Tessian, you're the reason why everybody hates IT.

You can't allow IM in an office if you expect to get more than 60% productivity on a regular basis. I know they don't take up much in terms of bandwidth, but what if you have thousands of people on a server like you do in my company? You just can't have it

[Shellie]

The policy is mostly in place because of people from non-technical departments fucking up their computers downloading crap.

It was allowed at one point, but as managers change, so do policies. Now browsing is allowed as long as they aren't on a call. And their calls are monitored with screen recordings, so they know if they are on a website or chat while on a call. Most supervisors look the other way if they see someone on AIM when they aren't on a call. Some frown on it, depending on who you are.

And it actually does help them in some cases. Everyone else in the company, sups, managers, etc are on AIM and instead of techs getting up walking around looking for someone to ask a question, they just IM them.

The company just implemented some internal IM program(forgot the name of it) on our own chat server. It's really only used by the non-technical people and their supervisors. They use it to communicate back and forth between the supervisors, leads, and csrs.

[SineSwiper]

Spark. It seems to break a few XMPP standards, but otherwise it's compatible with Pigdin. Most of the company use the standard client, but those of us who have AIM contacts use a multi-client like Pidgin or just stick with AIM. (If they had implemented 5 years sooner, like we've been telling them, we wouldn't have this problem with a IM-protocol separation.)

[Tessian]

Tessian, you're the reason why everybody hates IT.
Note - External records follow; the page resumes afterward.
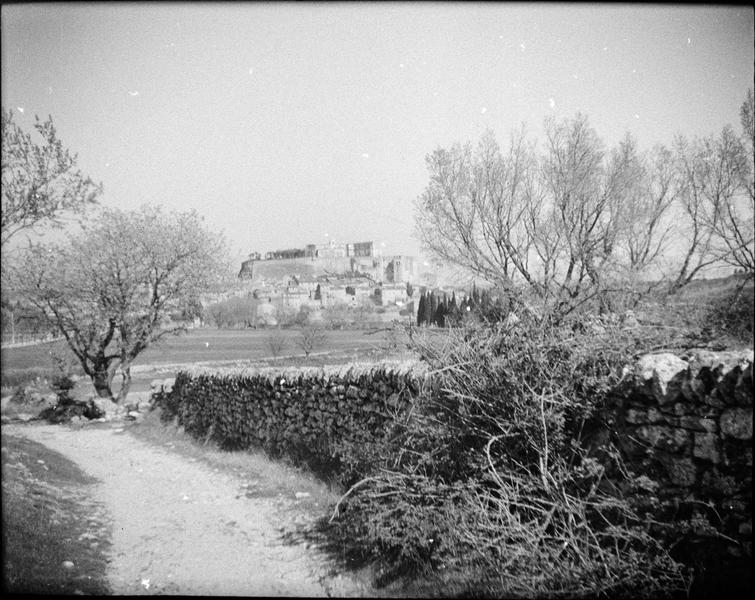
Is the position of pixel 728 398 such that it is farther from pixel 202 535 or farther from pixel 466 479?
pixel 202 535

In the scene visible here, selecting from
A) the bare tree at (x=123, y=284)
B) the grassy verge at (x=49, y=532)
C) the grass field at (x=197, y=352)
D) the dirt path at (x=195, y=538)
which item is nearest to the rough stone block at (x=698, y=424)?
the dirt path at (x=195, y=538)

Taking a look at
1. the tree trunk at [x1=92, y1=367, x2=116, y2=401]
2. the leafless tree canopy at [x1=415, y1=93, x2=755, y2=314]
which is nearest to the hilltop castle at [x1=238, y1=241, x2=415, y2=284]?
the leafless tree canopy at [x1=415, y1=93, x2=755, y2=314]

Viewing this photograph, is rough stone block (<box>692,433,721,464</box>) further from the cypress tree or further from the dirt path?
the dirt path

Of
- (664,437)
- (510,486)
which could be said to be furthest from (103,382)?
(664,437)

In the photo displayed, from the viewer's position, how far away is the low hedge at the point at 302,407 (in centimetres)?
581

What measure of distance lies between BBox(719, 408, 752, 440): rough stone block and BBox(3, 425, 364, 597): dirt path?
3119 mm

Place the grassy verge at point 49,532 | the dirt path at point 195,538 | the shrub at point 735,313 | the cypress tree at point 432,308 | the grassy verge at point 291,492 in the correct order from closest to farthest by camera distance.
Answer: the shrub at point 735,313 < the grassy verge at point 49,532 < the dirt path at point 195,538 < the grassy verge at point 291,492 < the cypress tree at point 432,308

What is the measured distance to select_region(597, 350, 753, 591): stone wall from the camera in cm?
269

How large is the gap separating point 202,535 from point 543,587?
386 centimetres

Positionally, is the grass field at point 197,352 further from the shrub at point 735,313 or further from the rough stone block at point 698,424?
the rough stone block at point 698,424

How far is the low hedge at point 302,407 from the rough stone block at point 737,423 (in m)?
2.74

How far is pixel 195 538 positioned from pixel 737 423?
5227mm

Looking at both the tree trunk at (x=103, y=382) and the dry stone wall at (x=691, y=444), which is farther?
the tree trunk at (x=103, y=382)

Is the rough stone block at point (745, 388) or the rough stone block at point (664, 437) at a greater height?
the rough stone block at point (745, 388)
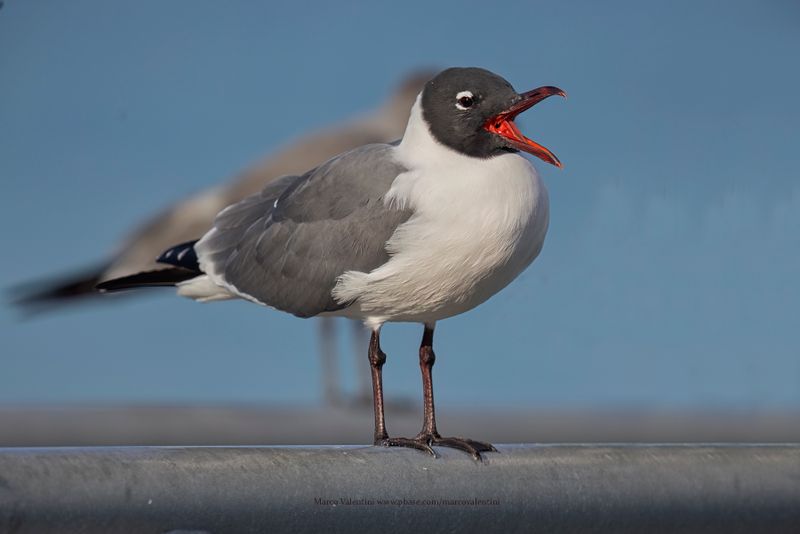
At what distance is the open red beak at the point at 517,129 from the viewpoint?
3.04 metres

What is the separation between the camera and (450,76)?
3217mm

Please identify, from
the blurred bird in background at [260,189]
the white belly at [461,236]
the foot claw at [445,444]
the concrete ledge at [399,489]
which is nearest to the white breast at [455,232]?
the white belly at [461,236]

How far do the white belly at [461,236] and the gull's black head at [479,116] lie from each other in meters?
0.04

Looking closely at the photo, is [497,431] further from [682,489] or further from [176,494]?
[176,494]

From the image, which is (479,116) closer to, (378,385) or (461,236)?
(461,236)

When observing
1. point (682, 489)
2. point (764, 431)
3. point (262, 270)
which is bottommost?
point (764, 431)

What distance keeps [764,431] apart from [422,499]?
277 centimetres

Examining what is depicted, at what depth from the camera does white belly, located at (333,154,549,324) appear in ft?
9.78

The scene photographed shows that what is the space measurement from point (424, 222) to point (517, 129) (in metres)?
0.36

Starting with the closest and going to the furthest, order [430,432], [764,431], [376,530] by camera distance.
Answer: [376,530] < [430,432] < [764,431]

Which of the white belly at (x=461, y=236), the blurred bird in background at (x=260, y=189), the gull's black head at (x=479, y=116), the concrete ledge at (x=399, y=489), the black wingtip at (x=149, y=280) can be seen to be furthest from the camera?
the blurred bird in background at (x=260, y=189)

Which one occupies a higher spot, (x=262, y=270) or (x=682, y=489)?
(x=262, y=270)

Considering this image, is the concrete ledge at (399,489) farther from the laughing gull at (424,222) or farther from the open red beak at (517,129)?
the open red beak at (517,129)

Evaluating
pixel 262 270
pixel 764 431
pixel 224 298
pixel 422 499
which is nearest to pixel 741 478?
pixel 422 499
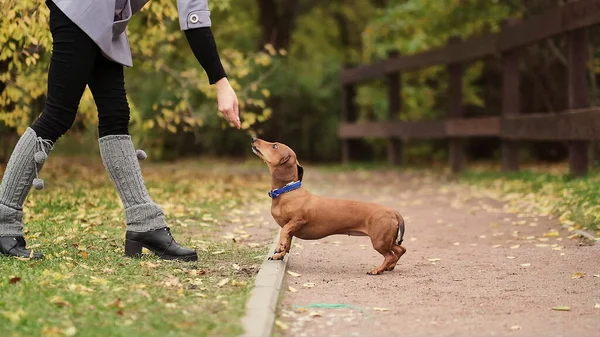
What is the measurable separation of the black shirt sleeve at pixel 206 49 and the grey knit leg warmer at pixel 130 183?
2.23 ft

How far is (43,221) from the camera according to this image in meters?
7.11

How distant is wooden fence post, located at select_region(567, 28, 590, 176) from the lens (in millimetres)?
10094

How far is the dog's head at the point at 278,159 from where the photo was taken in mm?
5402

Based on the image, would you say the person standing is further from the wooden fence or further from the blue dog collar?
the wooden fence

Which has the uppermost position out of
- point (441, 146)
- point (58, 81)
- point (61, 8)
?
point (61, 8)

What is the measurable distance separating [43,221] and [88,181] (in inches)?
173

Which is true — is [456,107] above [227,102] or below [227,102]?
below

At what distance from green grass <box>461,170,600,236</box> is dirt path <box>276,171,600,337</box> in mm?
227

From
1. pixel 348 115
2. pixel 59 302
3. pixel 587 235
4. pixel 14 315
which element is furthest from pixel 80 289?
pixel 348 115

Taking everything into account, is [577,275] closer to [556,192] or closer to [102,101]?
[102,101]

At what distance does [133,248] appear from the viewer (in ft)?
17.5

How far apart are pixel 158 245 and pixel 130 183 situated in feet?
1.28

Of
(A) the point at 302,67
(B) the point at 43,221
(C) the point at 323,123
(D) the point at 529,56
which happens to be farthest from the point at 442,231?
(A) the point at 302,67

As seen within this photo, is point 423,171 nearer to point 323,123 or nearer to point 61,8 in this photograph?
point 323,123
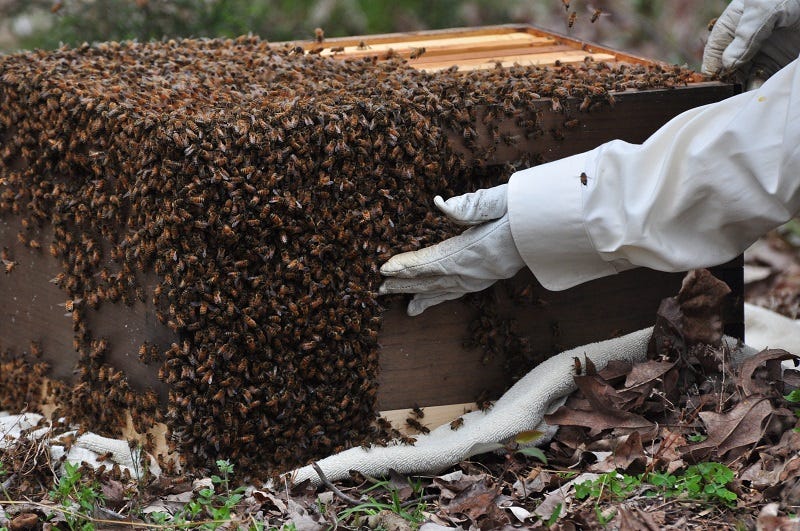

I'm the reason you have all those freedoms at work. If it weren't for my profession company's would have no choice but to disconnect their internal networks from the internet because half their work force would infect and destroy the other half within a month.

You want all those cool gadgets and online apps? You need an Information Security Analyst to make sure it doesn't end up frying your computer and all your work.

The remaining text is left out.